SUPPLIED PASSAGE Block Start

A few months ago, Sploid reported on an unsettling consequence of running the world's largest solar plant. The 350,000 mirrors bounce sunlight back towards the atmosphere with such intensity that it basically creates a giant death ray. The poor little birds that pass by don't stand a chance—they get scorched in midair.
This is not a small problem. The Associated Press' sources now say that there's an average of one so-called "streamer" every two minutes at the $2.2 billion Ivanpah Dry Lake facility. (They're called streamers due to the trail of smoke the burned birds produce as their carcasses fall to the Earth.) The problem is bad enough that federal wildlife investigators want to stop the plant's owner, BrightSource Energy, from opening an even larger solar farm directly in the flight path of over 100 species of birds, including golden eagles and peregrine falcons. That plant would be four times as dangerous to birds as Ivanpah.
But don't worry. BrightSource Energy has a solution. One of the company's executives told the AP that BrightSource will cough up $1.8 million in compensation for the anticipated bird deaths at the new plant. This money, he says, could be used to spay and neuter cats—which kill billions of birds every year.
The idea creates more questions than it answers. How exactly will spaying and neutering keep the cats from killing birds—aside from the simple fact that the cats would reproduce less? Wouldn't the right solution be to figure out a way to steer the gigantic death ray death away from the poor innocent birds? The AP reports that "opponents say that would do nothing to help the desert birds at the proposed site." And those opponents sound right!

SUPPLIED PASSAGE Block End

**REQUIREMENT A**
In the article on the solar plant, copy the part starting at "A few months" and ending at "scorched in midair.", swapping "mirrors" for "panels".
**REQUIREMENT B**
According to the solar plant article, how much money will BrightSource Energy pay in compensation for the anticipated bird deaths at the new plant?

INFORMATION PROVIDED Block Start

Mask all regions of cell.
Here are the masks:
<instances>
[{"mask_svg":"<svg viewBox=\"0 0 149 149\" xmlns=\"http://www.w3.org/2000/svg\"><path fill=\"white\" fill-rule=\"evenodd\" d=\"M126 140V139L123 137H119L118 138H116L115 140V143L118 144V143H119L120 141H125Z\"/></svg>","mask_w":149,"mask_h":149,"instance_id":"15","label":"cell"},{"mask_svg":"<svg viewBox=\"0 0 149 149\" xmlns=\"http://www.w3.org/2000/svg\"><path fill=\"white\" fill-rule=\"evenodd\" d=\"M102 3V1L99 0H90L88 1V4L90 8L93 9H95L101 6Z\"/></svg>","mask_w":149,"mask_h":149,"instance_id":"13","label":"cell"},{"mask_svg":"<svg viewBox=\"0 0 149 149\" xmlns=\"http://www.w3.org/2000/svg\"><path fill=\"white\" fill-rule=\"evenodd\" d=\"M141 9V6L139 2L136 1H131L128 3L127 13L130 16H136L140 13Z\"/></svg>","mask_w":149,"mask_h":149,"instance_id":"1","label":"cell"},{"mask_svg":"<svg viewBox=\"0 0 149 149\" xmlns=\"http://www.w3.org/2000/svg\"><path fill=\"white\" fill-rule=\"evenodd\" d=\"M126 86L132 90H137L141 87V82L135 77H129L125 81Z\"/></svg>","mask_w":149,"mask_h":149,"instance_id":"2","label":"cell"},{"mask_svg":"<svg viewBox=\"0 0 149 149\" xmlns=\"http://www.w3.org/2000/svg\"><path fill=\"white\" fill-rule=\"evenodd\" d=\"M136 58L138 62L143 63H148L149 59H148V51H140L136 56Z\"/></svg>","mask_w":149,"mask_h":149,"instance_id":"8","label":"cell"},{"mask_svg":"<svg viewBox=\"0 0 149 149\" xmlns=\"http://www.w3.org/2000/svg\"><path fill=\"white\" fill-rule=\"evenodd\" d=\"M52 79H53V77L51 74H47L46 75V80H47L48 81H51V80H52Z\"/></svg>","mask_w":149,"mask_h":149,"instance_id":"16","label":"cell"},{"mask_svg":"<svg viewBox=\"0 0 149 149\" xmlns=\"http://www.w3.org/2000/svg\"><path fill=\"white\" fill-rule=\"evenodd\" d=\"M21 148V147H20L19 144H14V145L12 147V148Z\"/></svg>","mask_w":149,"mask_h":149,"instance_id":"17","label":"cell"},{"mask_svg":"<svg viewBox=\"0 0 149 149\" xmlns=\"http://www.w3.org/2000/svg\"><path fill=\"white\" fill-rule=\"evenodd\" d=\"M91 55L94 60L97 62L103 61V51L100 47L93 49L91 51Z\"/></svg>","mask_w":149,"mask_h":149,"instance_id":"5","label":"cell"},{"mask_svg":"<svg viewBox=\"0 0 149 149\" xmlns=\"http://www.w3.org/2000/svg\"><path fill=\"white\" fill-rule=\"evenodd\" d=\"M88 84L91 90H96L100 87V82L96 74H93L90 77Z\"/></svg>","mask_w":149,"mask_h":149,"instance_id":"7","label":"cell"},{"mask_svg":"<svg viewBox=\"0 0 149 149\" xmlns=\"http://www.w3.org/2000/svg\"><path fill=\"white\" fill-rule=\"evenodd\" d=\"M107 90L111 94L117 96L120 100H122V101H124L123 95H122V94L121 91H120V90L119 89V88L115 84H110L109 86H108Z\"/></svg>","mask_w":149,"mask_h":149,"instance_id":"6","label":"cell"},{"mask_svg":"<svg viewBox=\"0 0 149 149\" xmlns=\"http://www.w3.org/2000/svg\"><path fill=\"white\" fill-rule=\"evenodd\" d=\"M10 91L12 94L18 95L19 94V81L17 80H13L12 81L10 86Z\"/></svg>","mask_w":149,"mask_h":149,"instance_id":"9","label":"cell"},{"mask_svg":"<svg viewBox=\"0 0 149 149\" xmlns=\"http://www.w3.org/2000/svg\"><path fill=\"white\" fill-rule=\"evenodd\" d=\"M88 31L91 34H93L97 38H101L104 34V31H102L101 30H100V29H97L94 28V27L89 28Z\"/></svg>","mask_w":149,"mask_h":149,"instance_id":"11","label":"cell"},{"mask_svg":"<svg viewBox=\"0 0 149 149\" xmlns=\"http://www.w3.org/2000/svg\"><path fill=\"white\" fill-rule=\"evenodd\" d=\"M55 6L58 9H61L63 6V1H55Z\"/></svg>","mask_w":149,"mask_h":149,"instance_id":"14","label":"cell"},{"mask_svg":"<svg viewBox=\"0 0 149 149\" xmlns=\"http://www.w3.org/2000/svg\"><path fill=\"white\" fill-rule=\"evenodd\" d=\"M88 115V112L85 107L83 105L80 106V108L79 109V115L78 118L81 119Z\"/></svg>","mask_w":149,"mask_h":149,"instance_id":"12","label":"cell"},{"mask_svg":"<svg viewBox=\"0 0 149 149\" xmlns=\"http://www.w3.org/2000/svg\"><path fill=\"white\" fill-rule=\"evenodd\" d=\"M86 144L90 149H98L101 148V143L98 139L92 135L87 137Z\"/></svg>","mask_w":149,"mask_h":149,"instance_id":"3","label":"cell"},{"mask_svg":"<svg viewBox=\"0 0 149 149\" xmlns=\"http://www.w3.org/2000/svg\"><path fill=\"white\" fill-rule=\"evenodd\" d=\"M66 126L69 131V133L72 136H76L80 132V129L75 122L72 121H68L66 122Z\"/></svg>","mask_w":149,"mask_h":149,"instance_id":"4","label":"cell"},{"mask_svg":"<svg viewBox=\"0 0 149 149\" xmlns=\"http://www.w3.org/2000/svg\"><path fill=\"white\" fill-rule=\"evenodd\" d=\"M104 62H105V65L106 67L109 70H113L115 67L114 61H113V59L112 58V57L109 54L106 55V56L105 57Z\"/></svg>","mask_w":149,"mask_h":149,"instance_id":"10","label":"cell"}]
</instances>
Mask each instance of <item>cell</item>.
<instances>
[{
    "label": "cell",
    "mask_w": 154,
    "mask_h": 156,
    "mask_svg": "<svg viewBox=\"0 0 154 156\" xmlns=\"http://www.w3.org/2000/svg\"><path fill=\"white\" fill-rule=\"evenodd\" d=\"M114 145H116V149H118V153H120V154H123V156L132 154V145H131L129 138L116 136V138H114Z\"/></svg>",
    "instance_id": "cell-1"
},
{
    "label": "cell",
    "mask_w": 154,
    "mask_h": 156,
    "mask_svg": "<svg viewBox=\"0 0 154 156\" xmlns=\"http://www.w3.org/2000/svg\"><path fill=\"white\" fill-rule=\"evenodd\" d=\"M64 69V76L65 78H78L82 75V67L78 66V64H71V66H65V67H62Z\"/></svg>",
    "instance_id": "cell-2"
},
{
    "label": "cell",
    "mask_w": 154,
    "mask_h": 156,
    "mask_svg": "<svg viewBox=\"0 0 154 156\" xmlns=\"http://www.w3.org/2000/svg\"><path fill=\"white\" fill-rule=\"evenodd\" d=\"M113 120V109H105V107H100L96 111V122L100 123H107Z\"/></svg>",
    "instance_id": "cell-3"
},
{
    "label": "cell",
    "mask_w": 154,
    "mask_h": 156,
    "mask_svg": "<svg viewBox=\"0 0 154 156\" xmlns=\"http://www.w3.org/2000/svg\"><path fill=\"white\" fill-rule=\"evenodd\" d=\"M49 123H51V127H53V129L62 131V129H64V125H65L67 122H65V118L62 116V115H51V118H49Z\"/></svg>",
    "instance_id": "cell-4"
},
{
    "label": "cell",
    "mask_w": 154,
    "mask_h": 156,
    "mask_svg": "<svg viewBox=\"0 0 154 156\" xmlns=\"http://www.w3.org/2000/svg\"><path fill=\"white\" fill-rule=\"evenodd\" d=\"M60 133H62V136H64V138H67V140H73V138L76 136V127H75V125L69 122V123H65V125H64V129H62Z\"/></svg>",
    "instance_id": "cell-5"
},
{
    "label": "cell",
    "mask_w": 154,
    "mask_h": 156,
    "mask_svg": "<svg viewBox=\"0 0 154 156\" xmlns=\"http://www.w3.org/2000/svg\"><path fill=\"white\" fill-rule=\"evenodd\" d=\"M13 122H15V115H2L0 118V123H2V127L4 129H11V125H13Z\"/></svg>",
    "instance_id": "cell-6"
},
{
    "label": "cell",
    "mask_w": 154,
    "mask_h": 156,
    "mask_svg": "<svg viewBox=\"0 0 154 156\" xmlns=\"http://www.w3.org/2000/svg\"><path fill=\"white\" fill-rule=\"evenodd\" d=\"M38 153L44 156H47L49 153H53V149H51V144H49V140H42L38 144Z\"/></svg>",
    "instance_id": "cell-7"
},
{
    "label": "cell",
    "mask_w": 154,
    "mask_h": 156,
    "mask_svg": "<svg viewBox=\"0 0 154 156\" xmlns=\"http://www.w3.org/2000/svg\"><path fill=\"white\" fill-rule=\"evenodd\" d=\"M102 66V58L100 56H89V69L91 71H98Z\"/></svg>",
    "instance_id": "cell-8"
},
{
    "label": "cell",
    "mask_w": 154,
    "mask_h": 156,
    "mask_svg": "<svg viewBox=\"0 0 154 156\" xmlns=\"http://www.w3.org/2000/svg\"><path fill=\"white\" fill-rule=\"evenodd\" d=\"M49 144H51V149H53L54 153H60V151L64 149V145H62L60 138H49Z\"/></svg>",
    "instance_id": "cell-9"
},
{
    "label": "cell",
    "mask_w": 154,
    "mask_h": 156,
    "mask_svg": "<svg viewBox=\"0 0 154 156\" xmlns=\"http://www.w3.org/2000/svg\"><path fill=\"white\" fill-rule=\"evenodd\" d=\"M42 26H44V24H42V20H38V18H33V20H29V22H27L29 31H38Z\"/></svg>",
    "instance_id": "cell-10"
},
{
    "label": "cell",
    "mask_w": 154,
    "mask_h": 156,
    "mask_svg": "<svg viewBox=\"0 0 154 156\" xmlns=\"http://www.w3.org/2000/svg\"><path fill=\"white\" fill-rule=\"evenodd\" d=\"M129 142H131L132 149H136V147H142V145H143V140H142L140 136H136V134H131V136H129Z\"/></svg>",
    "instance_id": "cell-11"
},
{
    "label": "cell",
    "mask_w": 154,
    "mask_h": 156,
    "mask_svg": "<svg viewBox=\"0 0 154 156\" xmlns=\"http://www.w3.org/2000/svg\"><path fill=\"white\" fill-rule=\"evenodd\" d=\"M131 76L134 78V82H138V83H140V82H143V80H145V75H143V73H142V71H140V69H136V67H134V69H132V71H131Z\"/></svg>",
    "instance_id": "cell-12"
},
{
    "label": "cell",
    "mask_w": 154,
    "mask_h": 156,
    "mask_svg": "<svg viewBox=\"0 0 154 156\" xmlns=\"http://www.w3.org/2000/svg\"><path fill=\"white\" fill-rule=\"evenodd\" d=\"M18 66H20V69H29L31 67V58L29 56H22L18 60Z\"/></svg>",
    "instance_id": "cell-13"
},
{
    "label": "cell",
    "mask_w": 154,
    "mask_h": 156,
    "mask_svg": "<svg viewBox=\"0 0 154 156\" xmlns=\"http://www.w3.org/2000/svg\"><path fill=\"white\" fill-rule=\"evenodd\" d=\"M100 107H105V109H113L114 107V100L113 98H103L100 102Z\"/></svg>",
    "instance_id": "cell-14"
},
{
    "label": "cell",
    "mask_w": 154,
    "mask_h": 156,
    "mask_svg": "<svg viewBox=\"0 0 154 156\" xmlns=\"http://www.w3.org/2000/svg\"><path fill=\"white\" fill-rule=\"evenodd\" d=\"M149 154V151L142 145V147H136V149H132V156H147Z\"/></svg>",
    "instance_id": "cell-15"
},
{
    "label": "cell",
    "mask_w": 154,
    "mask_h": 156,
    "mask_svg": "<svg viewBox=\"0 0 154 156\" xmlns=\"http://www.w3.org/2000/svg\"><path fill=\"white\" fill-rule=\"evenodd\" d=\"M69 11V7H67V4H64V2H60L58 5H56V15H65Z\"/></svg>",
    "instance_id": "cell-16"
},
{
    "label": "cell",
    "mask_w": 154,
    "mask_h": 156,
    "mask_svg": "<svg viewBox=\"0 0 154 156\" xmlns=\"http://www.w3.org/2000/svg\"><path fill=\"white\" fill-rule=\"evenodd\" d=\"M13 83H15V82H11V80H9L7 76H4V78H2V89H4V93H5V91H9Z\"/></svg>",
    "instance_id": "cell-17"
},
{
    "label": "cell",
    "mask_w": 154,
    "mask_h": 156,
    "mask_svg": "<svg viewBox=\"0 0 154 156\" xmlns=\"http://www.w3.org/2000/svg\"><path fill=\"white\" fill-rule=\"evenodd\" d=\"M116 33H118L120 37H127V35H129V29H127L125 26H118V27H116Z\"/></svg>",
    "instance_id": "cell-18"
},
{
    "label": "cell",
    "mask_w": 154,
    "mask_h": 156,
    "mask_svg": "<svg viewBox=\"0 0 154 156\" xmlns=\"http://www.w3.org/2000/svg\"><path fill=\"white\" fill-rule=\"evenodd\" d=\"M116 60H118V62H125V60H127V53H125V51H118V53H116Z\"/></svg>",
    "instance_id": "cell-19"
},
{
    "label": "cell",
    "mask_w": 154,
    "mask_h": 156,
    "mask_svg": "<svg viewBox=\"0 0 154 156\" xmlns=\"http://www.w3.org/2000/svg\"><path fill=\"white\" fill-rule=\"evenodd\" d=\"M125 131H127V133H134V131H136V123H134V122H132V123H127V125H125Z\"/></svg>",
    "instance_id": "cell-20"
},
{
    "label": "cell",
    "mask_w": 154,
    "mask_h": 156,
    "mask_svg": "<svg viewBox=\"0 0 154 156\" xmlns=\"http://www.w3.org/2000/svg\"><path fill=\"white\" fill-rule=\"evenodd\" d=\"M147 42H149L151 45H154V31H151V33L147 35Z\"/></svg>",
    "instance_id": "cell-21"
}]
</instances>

INFORMATION PROVIDED Block End

**WRITTEN ANSWER A**
A few months ago, Sploid reported on an unsettling consequence of running the world's largest solar plant. The 350,000 panels bounce sunlight back towards the atmosphere with such intensity that it basically creates a giant death ray. The poor little birds that pass by don't stand a chance—they get scorched in midair.

**WRITTEN ANSWER B**
$1.8 million